The first sampling of the semester is underway with the Watersheds and Water Quality Research Lab here at MSU!
The many advantages to using benthic macroinvertebrates in freshwater biomonitoring are well known and utilizing them in water quality monitoring has become a common practice around the world. Their ubiquity, special diversity, and sensitivity to water quality make them excellent indicators of stream health. This study, within the Watersheds and Water Quality Research Lab in the CEE Dept. has been designed to identify associations between macroinvertebrate communities and environmental factors such as water quality and riparian vegetation along tributaries of Catalpa Creek. It is expected that as water quality wanes, so will macroinvertebrate abundance and diversity. Areas of the poorest water quality may contain a higher abundance of pollution tolerant species as well as a lower abundance and diversity of species overall. A pollution tolerance index is to be determined based on the quantification and qualification of identified macroinvertebrates.
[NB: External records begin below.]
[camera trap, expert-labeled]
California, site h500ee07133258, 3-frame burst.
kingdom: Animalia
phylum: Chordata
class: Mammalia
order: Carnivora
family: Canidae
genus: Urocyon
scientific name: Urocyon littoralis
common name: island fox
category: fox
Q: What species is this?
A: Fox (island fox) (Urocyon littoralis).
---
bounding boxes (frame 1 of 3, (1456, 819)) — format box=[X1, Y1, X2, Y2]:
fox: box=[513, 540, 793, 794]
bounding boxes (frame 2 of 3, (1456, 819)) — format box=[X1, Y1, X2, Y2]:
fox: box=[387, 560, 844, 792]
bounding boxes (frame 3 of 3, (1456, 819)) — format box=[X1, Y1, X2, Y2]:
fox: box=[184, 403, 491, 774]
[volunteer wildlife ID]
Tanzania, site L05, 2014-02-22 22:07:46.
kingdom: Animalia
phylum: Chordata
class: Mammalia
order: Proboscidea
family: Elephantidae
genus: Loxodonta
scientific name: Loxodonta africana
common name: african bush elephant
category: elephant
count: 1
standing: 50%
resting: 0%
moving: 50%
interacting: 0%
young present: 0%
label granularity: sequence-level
If the association between macroinvertebrates and environmental factors is strong, biological monitoring through the use of macroinvertebrates will become a useful tool in the assessment of water quality throughout Catalpa Creek.
If you are interested in conducting similar research, reach out to Dr. John J. Ramirez-Avila of the Civil and Environmental Engineering Department. You can contact him at firstname.lastname@example.org.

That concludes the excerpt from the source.